Target: Daniel Fournier, CEO of Ivanhoe Cambridge
Goal: Thank shopping mall for introducing a pet patrol in its parking lots
The Mic Mac Mall in Nova Scotia, Canada, which is owned by Ivanhoe Cambridge, has launched a new program that will designate a portion of its staff to monitoring vehicles in the parking lot and assessing the welfare of any dogs left in cars. The decision comes after a recent incident in which police were called to break the window of a car in order to rescue an overheated dog. For protecting dogs during hot weather, the Mic Mac Mall deserves our gratitude.
Under the new program, a special group of mall security officers known as “pet patrol” will scan the parking lot surrounding the mall, keeping an eye out for pets locked in vehicles and even signs an animal may be present, such as a cracked window. If an animal is seen, officers will first assess the condition of the animal and then attempt to contact the owner of the vehicle. If the situation requires immediate action, the police will be contacted to remove the pet from the car. Mic Mac is the second mall in Ontario to employ such a system—Vaughan Mills also designates a group of security guards to be on the lookout animals.
When the temperature outside reaches 75 degrees Fahrenheit, the temperature inside a vehicle can exceed 102 degrees within a few minutes. At 90 degrees, temperatures inside a car can reach 160 degrees. Fifteen minutes inside and an animal can suffer permanent brain damage or die from heatstroke. These numbers don’t take into account the fact that a dog’s core body temperature can range from 99.5 to 102.5 degrees. Each summer, in nearly every town in North America, headlines on the front pages of newspapers tell grim stories of dogs dying in hot cars and it needs to stop.
Please take a moment to sign the petition below to thank Ivanhoe Cambridge and the Mic Mac Mall for protecting pets from being locked in vehicles when neglectful owners will not.
Dear Mr.
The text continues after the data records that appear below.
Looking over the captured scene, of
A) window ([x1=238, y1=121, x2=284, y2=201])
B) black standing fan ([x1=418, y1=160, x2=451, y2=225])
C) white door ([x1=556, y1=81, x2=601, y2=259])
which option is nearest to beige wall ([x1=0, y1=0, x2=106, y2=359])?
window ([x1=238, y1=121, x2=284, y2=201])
Fournier,
As you know, the Mic Mac Mall recently organized a pet patrol as part of its security system to monitor vehicles so that pets will be kept safe in high temperatures. Far too many animals die each year or suffer irreparable brain damage because neglectful owners leave their pets in cars in which temperatures can reach 160 degrees.
Thank you so much for your incredible effort to keep animals safe when even those closest to them will not. I hope many more businesses and companies will follow your example in the future.